Poi cosa è successo?
«In quel periodo l’Italia stava facendo i preparativi per andare a presidiare il porto di Tolone in Francia. Io fui assegnato ad una di queste batterie costiere, per la precisione alla 21-22».
Quanto è rimasto in Francia?
«Fino all’otto settembre 1943. Quel giorno, la mattina alle 3, i tedeschi, che ci avevano tolti dalle batterie e ci avevano portato tutti Tolone, ci hanno messo di fronte ad una scelta: andare via con loro e continuare a combattere insieme alla Germania, oppure essere fatti prigionieri ed inviati in un campo di prigionia tedesco».
E lei cosa ha scelto?
«Ho risposto che preferivo la prigionia, perché quando o deposto le armi ho deciso di non prendere più in mano un’arma da fuoco ed ho mantenuto fede a questo mio intento».
Quindi che le è successo?
«Sono stato deportato in Germania come prigioniero e sono tornato a Pistoia solo nel luglio del 1945».
Ma è stato in un vero campo di concentramento?
«In un primo tempo sì, poi mi hanno mandato a lavorare e sono finito in una segheria. Di lì a poco il mio status, e quello di tanti altri soldati italiani, è mutato da prigionieri ad internati militari. In pratica non eravamo più controllati dai militari tedeschi, ma dai civili. Eravamo lavoratori internati».
E’ stato duro quel periodo?
«Fortunatamente grandi difficoltà non ne abbiamo avute, perché la segheria dove mi facevano lavorare era di una persona molto ricca, che si poteva permettere di dare da mangiare a noi lavoratori italiani».
Ha qualche ricordo particolare?
«Si.

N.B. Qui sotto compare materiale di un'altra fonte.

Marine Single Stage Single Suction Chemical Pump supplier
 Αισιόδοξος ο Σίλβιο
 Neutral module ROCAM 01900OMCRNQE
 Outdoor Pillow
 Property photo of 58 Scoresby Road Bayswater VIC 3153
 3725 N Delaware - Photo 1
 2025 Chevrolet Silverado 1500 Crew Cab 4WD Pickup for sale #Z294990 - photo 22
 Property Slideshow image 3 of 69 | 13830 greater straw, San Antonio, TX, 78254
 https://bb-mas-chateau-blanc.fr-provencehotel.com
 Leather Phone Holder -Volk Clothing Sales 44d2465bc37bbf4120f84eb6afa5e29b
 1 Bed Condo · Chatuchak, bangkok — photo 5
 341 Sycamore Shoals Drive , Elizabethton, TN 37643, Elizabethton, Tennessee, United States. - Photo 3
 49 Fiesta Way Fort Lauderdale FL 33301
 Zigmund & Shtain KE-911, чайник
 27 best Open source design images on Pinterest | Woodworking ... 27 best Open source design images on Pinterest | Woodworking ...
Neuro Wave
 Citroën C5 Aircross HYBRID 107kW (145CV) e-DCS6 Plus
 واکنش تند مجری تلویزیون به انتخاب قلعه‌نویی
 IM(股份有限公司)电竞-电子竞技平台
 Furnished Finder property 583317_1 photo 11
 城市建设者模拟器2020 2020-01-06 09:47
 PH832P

Nel 1944 mi sono ammalato e non ho potuto lavorare per quattro o cinque giorni, quindi sono rimasto nella mia baracca. Quando sono guarito e tornato a lavorare, il mio datore di lavoro mi ha fatto un semplice biglietto. L’ho portato alla casa mutua di allora che mi ha dato l’indennità, alla quale avevo diritto. Nel 1944 avevamo un diritto ed un’assistenza, nonostante il nostro status, che in Italia i lavoratori avrebbero visto riconosciuto molto più tardi. Come minimo in Italia viaggiamo con ritardo di cinquant’anni».
Come è tornato dalla Germania?
«Dopo il passaggio del fronte io e altri compagni avevamo deciso di tornarcene a casa, ma senza conoscere le strade o avere punti di riferimento sarebbe stato difficile. Ci siamo riusciti grazie agli americani».